The lyric "I'm pining for the moon" caught my attention, nearly bringing tears to my eyes. If there's anything that could describe my current mood it'd be Pining for the Moon. I'm not even sure why. That's the thing about pining, it describes a thing that's just-out-of-reach. The moon has always been a bit of a mystery to me, so maybe that's why I'm pining for it. The mystery of the moon relates to this whole theory that lunar cycles and menstrual cycles are said to be synced. There's lots of lore around the moon and its cycles in the spiritual worlds in which I play. Sometimes I even do moon-related rituals. I guess on some level I just do them because that's what people in my spiritual circles do. But honestly, I just don't know much about the moon. I let it be a mystery. A thing that's out of reach. Maybe on some level it represents my own femininity (which is perpetually just out of my reach). 

As an aside, Night Swimming came out on Automatic for the People by REM in 1992. I worked at the D.C. Pool from 2000 - 2003. Therefore, when that song was played while us lifeguards were literally night swimming after hours, it was an unfamiliar song to me. Back then we couldn't stream songs. I don't even think I knew who sang it, so I couldn't go buy the CD. It took me another couple years before I heard it again and I was immediately brought to tears. It still pings the memory of swimming in the pool I grew up going to day-in-and-day-out. 

And now I'm back in nostalgia. Those memories from the D.C. Pool  are so prolific that it seems as if 1 in 10 of my stored memories happened at, or en route to, the D.C. Pool. Riding my bike to and from the pool was like a whole production of its own. If there was one word that could sum up that time in my life, it'd be a screaming lifeguard yelling "WALK!" at a kid who was running full speed on wet concrete. I was both the kid and the lifeguard, depending on the era. Note: that reference probably means nothing unless you were a lifeguard at an outdoor pool that detested when kids run. You see lifeguards have to deal with a lot of blood on the job and we are constantly trying to avoid seeing a kid crack their skull open. Hence yelling WALK at them on repeat.

Please be warned that I'm not going to poignantly land this plane, you guys. I'm just writing for the sake of writing at this point. Vomiting out my thoughts if you will. And I think I have one last thought to get out. How do my untouched femininity and my love for chlorinated bodies of water connect? 

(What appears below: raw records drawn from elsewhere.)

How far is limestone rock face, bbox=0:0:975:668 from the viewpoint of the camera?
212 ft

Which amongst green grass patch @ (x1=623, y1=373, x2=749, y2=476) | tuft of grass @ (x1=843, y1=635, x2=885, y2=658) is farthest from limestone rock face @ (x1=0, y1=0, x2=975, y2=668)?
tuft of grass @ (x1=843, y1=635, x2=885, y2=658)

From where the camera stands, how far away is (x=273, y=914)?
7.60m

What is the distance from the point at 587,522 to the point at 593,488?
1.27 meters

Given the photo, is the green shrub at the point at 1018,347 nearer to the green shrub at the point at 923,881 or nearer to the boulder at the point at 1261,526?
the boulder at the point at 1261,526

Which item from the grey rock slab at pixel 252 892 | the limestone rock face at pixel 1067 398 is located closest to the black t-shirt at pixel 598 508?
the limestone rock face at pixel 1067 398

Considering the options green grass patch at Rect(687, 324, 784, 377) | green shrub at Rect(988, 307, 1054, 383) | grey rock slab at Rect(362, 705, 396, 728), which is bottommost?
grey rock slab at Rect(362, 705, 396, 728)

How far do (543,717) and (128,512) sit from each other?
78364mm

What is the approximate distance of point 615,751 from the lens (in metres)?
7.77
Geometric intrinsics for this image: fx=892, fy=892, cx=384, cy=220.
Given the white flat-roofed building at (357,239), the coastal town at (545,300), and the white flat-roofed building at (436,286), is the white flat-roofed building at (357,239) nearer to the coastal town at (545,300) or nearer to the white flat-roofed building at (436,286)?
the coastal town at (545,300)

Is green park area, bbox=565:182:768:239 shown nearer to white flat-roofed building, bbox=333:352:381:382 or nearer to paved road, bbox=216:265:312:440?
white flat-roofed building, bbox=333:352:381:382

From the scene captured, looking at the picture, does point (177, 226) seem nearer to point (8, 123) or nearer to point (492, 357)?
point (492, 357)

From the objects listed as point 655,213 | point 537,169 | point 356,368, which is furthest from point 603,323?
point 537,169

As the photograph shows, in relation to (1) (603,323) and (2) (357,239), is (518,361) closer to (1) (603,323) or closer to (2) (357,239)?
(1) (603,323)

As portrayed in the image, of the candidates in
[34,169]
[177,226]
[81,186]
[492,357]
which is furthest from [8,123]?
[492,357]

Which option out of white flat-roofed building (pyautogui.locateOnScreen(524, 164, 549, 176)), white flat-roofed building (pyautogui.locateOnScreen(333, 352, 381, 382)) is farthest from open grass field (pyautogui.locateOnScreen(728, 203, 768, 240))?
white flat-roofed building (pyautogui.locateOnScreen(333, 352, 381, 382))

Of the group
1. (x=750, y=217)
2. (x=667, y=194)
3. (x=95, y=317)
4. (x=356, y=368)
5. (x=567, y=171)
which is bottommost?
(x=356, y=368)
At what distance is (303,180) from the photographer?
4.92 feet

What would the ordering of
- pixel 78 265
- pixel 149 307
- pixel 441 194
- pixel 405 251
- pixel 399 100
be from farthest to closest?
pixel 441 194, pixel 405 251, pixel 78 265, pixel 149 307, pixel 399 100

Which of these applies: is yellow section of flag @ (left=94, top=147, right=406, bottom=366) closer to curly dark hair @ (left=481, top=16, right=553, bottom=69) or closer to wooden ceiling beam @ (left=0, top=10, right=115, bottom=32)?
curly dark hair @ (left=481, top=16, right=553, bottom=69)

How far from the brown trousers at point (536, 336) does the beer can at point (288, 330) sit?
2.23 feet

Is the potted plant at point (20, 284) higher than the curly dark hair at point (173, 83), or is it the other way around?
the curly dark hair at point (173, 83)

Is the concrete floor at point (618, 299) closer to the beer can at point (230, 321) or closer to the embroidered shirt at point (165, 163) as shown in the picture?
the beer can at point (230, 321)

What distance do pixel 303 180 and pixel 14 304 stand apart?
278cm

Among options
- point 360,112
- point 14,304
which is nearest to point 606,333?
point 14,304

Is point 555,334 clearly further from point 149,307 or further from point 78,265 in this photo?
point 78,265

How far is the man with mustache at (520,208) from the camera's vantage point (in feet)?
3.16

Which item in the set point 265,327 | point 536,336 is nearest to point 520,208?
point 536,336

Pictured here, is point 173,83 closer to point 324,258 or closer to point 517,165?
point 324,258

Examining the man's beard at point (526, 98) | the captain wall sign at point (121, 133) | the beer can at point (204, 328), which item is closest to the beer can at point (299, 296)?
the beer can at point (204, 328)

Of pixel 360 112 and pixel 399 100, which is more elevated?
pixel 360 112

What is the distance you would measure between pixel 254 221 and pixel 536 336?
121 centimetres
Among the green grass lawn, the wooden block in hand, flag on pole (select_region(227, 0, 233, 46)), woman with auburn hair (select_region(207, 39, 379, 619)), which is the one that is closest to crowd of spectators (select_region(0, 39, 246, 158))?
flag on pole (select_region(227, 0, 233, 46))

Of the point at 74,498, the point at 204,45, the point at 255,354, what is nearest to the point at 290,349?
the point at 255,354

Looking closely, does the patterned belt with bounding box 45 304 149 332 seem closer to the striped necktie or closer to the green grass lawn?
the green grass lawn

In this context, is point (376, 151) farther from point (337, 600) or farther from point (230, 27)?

Do you ever feel like childhood was ripped from you without consent? I do. And for some reason my memories from the pool....man, they are the shit. The good kinda shit. The pool gave me such a release. It represented freedom. I cannot remember ever getting bored. Then, one day, it was like...over. Childhood was over. But I found a workaround. I clung to the last shreds of childhood in my lifeguarding days. We still played. We still had fun. It was still rarely boring (well, maybe a little boring, especially if it'd been a while since anyone cracked their skull open on the wet concrete). And then there was the Night Swimming...

Luxurious.

Eventually it was all gone. Like truly gone gone. The old D.C. Pool has been filled in and is a parking lot for the new water park that was built next door. I was even asked to volunteer on some special task force that raised funds for the new pool. And I said yes! There's never a great sendoff for a childhood playground, but that was the best I could muster.

I've not yet made the connection between chlorinated bodies of water and my untouched femininity. The plane has not landed. That's what nostalgia will do for me . . . it's a little druglike.